Und zwischendurch immer wieder eine Stärkung, sei es im »Café Alfredo« am Montag- und Mittwochmittag beim gemeinsamen Mittagessen, zu dem alle Projekt-Teilnehmer/innen eingeladen wurden, oder bei der »Europa-Konferenz« im Zollhaus, wo auf dem kurzen Dienstweg alles bei heiterer Geselligkeit besprochen wurde.

Zu jedem Europa-Projekt gehört ein Besuchs- und Besichtigungsprogramm, das sich an die jeweilige Leitperspektive anlehnt. »Mythen und Sagen in Köln: Heinzelmännchen, Gryn und Griet« sowie »Mythos Sport: Sportlich-aktiv bei einer Zeitreise durch das Deutsche Sport & Olympia-Museum Köln« hießt es unter Leitung von Arno Kreus in der rheinischen Metropole. Unter der Leitung von Helmut Tank ging es nach Bonn: »Mythos Kelten im Rheinland - Macht und Mächte« sowie »Mythos Mauerfall: Vom Kalten Krieg zur Wiedervereinigung« hießen die von den Schülern viel gelobten Führungen im LVR Landesmuseum und Haus der Geschichte Bonn. Wegen der relativ großen Gruppen wurden jeweils zwei Busse gechartert, die es zu finanzieren galt …


»Zwischen Mythos und Realität« lautete der etwas provokante Programmtitel zum Empfang der Schüler/innen aus Liberec, Leipzig, und Aachen im Weißen Saal des Rathauses durch unseren Aachener Oberbürgermeister Marcel Philipp. Der OB vereint in seiner Person absolute Kompetenz und jugendliche Lockerheit, wie es das aussagekräftige Foto eindeutig belegt.

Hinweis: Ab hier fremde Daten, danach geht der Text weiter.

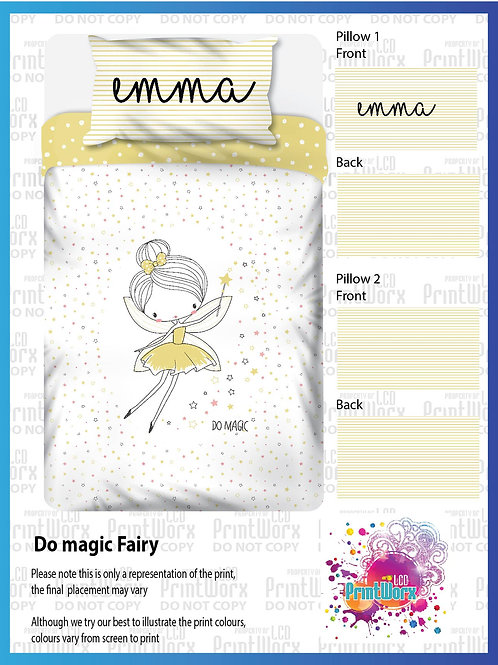 Do Magic Fairy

Der letzte Programmtag, der Freitag, ist stets der anstrengendste: Die Projektergebnisse müssen auf den Punkt gebracht und vorgestellt werden, die Pressekonferenz mit dem obligatorischen Gruppenfoto steht an, und und und …

Und dann heißt es wieder Abschied nehmen: Man umarmt sich, unter den aufmerksamen Blicken von Karin Liebich und Harald Eckstein, und hier und da, wenn der europäische Funke zwischen Aachener und Leipzigerin übergesprungen ist, sieht man sich sogar sehr bald wieder …


Aber auch die Liberecer, kaum dass sie abgefahren sind, geben sich schnell wieder ein Stelldichein. Adriana Lejsková, Jan Fabini, Lukáš Marek und Vasil Burak, vier sympathische Schüler/innen, waren vom 7. – 28. März 2015 im Unterricht der EF und wurden von der Stufe bestens integriert und von allen FachkollegInnen hervorragend betreut. Herzlichen Dank auch an unseren Oberstufenkoordinator Thomas Kreutz für die Erstellung der Stundenpläne. Und natürlich entsteht, auch für die Jahresschrift des F.X. Šaldy-Gymnaziúm, ein Abschlussfoto …


… und vier weitere Gastschüler/innen, diesmal aus Saint Brieuc, sagten sich an und kamen im Rahmen des deutsch-französischen Brigitte-Sauzay-Programms von 12.5. – 26.6.2015 ans Pius. Das bekannte Programm des DFJW beruht auf dem Prinzip der Gegenseitigkeit, es werden keine Vermittlungs- oder Verwaltungsgebühren erhoben, somit ist es weitgehend kostenneutral. Es gibt keinen individuellen Austausch, der günstiger ist. Unsere Schüler/innen werden übrigens vom Ende der Sommerferien bis zu den Herbstferien den Unterricht in der »Groupe Scolaire Saint Charles-La Providence» besuchen, und sie freuen sich bereits darauf.


Europa lebt von Austausch, Verständigung und Begegnung, und es gibt wohl kein besseres Heilmittel gegen Renationalisierungstendenzen und Europa-Verdrossenheit als die strahlenden Gesichter von jungen Europäern, die Intoleranz, Vorurteile und Diskriminierung weit hinter sich gelassen haben.